Methods: A systematic search of Pubmed, Embase, Web of Science, and Cochrane Library databases is conducted from inception until January 26, 2024. Eligible studies are included based on predefined selection criteria. Efficacy outcomes (favorable functional outcome and excellent functional outcome) and safety outcomes (symptomatic intracranial hemorrhage [sICH], any intracranial hemorrhage [ICH], and 90-day mortality) are calculated using odds ratios (OR) and 95% confidence intervals (CI).

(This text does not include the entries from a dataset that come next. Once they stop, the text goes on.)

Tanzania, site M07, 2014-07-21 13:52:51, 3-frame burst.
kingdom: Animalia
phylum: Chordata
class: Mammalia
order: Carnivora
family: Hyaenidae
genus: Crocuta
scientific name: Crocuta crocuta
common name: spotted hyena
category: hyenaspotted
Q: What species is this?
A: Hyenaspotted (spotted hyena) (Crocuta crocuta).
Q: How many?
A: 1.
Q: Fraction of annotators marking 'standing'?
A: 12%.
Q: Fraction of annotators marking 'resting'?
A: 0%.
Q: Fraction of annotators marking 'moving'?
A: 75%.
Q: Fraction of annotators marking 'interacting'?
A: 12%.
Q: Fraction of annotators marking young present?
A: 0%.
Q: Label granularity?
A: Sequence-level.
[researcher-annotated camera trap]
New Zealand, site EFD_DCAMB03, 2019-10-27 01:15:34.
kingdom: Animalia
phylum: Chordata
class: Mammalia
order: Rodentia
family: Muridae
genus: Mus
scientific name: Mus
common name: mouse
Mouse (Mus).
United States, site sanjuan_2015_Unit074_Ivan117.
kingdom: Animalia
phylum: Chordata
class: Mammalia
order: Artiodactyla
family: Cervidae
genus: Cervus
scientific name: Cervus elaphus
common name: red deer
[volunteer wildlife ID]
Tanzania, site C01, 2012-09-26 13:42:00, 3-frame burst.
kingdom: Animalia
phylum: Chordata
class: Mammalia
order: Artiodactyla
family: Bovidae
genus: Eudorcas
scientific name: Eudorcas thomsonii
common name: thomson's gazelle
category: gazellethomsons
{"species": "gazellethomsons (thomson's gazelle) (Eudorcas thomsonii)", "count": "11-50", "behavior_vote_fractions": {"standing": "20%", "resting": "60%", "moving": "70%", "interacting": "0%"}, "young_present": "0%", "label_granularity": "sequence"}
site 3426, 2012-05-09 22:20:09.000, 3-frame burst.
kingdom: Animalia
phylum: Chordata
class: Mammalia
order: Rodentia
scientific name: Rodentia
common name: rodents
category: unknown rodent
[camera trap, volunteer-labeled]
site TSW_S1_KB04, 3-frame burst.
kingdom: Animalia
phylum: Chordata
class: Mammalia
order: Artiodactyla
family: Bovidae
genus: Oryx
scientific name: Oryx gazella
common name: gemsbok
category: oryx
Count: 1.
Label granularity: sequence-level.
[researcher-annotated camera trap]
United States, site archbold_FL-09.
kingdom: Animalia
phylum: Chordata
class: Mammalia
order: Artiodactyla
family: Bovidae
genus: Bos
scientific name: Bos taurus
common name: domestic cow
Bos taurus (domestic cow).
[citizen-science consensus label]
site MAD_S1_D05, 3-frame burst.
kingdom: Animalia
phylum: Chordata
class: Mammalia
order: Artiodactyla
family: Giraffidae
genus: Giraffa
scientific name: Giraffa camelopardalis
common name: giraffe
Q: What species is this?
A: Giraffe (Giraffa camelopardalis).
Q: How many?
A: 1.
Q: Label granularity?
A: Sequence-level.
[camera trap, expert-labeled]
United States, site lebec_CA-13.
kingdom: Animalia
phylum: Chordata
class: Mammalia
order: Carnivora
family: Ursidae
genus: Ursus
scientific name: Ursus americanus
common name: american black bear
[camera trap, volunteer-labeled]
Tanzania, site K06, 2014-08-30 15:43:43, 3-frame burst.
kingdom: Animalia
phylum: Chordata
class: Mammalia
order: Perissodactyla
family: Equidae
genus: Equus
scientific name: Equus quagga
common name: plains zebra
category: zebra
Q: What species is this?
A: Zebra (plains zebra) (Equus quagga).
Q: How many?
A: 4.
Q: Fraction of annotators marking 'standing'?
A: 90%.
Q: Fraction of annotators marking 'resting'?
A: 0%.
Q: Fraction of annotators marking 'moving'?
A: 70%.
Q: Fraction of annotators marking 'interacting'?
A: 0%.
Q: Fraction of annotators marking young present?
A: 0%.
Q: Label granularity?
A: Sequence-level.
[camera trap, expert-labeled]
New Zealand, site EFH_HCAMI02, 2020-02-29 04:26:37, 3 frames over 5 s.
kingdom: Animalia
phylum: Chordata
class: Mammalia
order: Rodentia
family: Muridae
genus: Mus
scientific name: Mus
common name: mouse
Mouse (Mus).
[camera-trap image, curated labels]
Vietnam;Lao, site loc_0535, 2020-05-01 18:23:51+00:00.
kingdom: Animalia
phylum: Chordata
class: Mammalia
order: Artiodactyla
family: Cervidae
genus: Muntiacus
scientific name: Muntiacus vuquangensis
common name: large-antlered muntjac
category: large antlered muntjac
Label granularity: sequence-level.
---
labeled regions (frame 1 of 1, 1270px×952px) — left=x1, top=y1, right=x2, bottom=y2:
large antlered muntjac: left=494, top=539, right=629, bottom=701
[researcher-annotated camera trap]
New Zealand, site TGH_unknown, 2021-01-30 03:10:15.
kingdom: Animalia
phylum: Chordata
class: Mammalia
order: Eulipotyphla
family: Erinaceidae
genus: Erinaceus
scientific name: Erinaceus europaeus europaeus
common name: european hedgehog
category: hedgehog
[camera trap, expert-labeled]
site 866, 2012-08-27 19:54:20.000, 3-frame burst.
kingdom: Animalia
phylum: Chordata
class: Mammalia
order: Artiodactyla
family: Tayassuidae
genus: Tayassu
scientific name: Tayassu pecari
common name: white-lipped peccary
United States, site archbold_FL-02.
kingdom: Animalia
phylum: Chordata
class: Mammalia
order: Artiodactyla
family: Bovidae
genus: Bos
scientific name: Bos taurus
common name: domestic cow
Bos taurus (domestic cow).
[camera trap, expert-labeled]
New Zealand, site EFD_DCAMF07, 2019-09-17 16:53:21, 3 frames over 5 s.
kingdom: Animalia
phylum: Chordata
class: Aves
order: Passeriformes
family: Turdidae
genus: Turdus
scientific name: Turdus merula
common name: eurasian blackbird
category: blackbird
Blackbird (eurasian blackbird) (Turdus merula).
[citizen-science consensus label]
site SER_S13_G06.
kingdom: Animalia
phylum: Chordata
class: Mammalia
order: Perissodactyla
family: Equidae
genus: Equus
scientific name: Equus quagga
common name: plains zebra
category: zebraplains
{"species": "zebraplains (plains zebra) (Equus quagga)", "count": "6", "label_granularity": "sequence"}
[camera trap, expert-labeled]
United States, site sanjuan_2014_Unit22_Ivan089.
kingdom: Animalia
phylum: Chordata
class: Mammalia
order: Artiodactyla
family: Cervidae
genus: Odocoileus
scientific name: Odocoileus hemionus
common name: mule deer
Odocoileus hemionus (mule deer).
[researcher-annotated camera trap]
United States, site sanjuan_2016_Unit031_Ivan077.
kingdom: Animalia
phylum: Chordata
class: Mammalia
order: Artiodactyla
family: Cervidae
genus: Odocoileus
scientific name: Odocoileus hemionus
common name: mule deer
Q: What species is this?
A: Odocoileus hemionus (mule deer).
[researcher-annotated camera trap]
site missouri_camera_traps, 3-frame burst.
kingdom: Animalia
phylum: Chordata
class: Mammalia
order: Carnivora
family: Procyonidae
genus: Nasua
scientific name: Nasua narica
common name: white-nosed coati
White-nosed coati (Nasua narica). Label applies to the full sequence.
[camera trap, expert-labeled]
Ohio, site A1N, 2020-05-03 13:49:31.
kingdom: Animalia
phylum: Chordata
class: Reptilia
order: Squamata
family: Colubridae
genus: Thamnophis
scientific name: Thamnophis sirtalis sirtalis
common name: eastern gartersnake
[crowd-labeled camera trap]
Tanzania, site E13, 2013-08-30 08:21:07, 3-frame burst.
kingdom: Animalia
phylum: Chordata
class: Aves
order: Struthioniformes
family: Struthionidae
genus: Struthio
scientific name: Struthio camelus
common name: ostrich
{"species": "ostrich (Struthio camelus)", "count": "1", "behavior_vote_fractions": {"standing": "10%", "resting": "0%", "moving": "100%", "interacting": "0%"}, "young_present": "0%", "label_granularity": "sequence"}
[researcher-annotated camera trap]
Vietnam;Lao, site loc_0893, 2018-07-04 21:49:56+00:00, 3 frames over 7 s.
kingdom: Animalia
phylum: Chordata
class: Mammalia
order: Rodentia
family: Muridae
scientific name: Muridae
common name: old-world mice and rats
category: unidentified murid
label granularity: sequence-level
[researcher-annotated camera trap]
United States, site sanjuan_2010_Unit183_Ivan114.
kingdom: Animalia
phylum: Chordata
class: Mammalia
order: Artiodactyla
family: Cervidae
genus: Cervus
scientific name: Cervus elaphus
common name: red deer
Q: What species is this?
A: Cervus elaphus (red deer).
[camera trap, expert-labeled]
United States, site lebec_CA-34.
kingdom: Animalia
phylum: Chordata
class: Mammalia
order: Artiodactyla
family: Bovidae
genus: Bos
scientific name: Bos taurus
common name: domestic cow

Results: A total of 4,329 patients from 15 studies are included in the analysis. The results indicate a significant trend toward favorable functional outcomes in the tirofiban group (OR, 1.24; 95% CI, 1.09–1.42; p = 0.001). In terms of safety outcomes, tirofiban does not increase the risk of sICH (OR, 0.90; 95% CI, 0.71–1.13; p = 0.35) or any ICH (OR, 0.97; 95% CI, 0.70–1.34; p = 0.85), but it significantly decreases 90–day mortality (OR, 0.75; 95% CI, 0.64–0.88; p = 0.0006). A subgroup analysis suggests that continuous intravenous tirofiban demonstrates better efficacy (OR, 1.24; 95% CI, 1.09–1.42; p = 0.001) for patients with AIS undergoing rescue ET with even better results when used in combination with intra–arterial and intravenous administration (OR, 1.25; 95% CI, 1.07–1.451; p = 0.005).
Conclusion: Continuous intravenous tirofiban is effective and safe for patients with AIS undergoing rescue ET, particularly when combined with intra-arterial tirofiban.